Problem to work on ::
Resume the article on the April ISM manufacturing survey, starting after its last sentence.

Document passage: Begin

The Institute for Supply Management (ISM) said that manufacturing activity continued to expand modestly in April, even as it pulled back for the second straight month from February’s best reading since May 2004. The ISM Manufacturing Purchasing Managers’ Index (PMI) declined from 60.8 in February to 59.3 in March to 57.3 in April, its lowest level since July 2017. Softer production (down from 61.0 to 57.2), exports (down from 58.7 to 57.7) and employment (down from 57.3 to 54.2) growth help to explain the softer headline number in April. The exports figure eased for the second consecutive month, down from the February rate, which had been the fastest since April 2011.
Despite some weakening in other measures, new orders (down from 61.9 to 61.2) decelerated slightly but remained robust overall, which was encouraging. To illustrate just how strong demand has been in the manufacturing sector, it was the 12th straight month with the new orders index at 60 or higher—a threshold that would suggest robust sales growth. The sample comments tend to echo that finding, with respondents noting healthy growth in activity and a promising outlook, even as they cite some trade worries.
With ever-stronger economic growth, manufacturers report accelerated input costs. Indeed, prices for raw materials (up from 78.1 to 79.3) have remained highly elevated, with the measure at a level not seen in seven years. More than 61 percent of manufacturing respondents said that their costs had risen in April, with just 2.6 percent suggesting that they were lower. This reflects a rebound in some commodity costs, even as overall pricing pressures continue to be largely modest, at least for now.
In other news, inventories (down from 55.5 to 52.9) expanded in April for the fourth straight month, even as the pace of growth slowed from February’s near eight-year high. More than anything, the recent growth in inventories is consistent with the healthy growth in overall production.

Document passage: End
Stored data: Begin

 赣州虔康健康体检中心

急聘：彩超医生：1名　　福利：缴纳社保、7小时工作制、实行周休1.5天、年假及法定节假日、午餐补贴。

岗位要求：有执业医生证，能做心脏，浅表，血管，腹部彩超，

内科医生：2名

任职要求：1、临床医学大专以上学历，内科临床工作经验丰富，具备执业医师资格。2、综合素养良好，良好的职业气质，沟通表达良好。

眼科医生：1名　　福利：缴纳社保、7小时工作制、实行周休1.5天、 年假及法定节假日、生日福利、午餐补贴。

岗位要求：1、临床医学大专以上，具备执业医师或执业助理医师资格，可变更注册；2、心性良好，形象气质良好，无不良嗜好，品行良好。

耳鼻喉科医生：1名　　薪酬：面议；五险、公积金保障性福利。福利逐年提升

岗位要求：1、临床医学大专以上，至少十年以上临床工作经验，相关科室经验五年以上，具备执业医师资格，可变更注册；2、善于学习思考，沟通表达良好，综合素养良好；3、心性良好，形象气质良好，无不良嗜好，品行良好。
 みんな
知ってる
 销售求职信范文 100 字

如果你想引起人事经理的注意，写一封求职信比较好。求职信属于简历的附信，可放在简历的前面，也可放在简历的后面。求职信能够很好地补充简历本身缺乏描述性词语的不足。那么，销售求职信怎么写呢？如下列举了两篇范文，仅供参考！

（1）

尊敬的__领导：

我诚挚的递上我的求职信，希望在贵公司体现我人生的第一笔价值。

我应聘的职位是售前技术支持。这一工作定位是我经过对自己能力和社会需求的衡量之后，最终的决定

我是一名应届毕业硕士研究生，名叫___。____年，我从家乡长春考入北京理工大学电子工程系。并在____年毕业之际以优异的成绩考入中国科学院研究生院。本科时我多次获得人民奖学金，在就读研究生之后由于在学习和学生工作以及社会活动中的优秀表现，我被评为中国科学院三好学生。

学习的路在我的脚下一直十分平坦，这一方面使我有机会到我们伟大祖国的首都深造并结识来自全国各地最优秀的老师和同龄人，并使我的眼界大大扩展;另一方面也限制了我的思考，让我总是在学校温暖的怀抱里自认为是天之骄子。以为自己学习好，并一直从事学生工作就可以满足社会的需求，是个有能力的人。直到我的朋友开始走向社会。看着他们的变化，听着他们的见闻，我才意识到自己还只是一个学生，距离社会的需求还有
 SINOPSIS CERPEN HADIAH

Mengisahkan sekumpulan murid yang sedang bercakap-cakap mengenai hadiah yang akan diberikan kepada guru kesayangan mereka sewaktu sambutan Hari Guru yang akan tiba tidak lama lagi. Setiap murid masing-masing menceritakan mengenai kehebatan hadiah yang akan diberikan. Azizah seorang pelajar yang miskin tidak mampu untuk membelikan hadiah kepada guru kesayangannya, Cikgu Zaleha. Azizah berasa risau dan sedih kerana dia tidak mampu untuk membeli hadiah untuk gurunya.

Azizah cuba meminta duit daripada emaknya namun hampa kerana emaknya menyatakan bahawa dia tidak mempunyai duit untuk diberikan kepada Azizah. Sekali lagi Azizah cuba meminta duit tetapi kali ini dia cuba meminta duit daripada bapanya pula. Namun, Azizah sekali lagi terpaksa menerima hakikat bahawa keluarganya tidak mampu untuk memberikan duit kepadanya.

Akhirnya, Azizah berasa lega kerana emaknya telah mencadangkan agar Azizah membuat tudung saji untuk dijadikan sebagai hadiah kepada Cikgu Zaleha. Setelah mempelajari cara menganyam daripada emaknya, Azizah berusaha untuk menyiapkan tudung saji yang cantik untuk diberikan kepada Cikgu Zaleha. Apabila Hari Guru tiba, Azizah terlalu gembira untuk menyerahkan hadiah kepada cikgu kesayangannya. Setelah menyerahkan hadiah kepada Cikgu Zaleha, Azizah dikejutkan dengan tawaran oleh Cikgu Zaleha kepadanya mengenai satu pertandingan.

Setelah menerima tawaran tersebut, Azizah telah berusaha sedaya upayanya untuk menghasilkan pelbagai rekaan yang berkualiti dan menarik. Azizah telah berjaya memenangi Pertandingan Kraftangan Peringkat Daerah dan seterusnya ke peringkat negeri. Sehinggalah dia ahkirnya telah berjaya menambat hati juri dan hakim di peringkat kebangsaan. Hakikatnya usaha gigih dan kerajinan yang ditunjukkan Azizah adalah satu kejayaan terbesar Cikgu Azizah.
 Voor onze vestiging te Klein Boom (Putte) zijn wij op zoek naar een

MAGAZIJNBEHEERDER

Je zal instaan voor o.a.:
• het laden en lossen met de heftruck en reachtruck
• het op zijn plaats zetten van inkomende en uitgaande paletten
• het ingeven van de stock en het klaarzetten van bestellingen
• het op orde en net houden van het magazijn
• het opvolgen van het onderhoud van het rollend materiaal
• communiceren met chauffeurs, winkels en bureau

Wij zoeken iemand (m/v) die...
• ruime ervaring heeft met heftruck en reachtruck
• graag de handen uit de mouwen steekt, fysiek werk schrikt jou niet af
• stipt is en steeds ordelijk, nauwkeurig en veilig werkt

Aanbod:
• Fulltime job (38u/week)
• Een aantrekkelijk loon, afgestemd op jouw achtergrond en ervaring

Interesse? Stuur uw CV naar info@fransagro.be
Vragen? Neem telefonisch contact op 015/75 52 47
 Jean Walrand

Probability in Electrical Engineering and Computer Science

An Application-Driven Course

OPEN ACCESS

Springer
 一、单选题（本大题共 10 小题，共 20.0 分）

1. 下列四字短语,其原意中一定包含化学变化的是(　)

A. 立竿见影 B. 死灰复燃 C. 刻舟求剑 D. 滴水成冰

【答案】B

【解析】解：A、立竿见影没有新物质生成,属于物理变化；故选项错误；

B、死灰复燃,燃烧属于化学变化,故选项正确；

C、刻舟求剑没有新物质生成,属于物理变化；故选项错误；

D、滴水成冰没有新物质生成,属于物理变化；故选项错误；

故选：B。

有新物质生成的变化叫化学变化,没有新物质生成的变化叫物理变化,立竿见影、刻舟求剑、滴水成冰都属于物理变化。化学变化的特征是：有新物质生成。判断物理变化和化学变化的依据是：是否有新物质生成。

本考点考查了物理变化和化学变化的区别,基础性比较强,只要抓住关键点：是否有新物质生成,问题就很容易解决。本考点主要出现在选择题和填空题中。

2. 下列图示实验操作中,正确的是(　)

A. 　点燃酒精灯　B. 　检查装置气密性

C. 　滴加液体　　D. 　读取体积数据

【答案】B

Stored data: End

Exercise result ::
The Bureau of Labor Statistics reported that hiring in the manufacturing sector rose in February to its best reading since November 2007, according to the latest Job Openings and Labor Turnover Survey data. The manufacturing sector hired 380,000 workers in February, up from 360,000 in January. That reflected stronger activity for both durable (up from 212,000 to 215,000) and nondurable (up from 149,000 to 165,000) goods businesses. At the same time, total separations—including layoffs, quits and retirements—rose from 343,000 to 352,000, a level not seen since May 2009.
As a result, net hiring (or hires minus separations) rose from 17,000 in January to 28,000 in February, a four-month high. More importantly, however, net hiring has averaged a rather healthy 16,417 over the past 12 months, with a robust average of 25,142 over the past seven months.
Meanwhile, there were 426,000 manufacturing job openings in February, inching up from 424,000 in January. That was the strongest reading since September (445,000), which was a pace not seen since January 2001. In fact, the job postings rate in February was only the sixth time since the indicator started in December 2000 that openings have exceeded 400,000. In the latest figures, nondurable goods firms posted more jobs in February (up from 152,000 to 158,000), which was just enough to offset a slightly slower pace of openings for durable goods manufacturers (down from 273,000 to 269,000).
The pace of job openings has continued to trend higher overall. For comparison purposes, monthly job openings in the sector averaged 389,667 in 2017, up from 341,250 in 2016. Moving forward, renewed strength for job openings would be anticipated in the coming months.
Turning to the larger economy, job openings for nonfarm payroll businesses dropped from 6,228,000 in January to 6,052,000 in February. January’s rate was the second highest in the survey’s history, narrowly edged out by the 6,231,000 openings in September. In the latest data, job openings increased in financial activities, government, health care and social assistance, information, manufacturing and other services sectors. At the same time, net hiring among nonfarm businesses continued to be very solid, at 255,000 and 315,000 in January and February, respectively.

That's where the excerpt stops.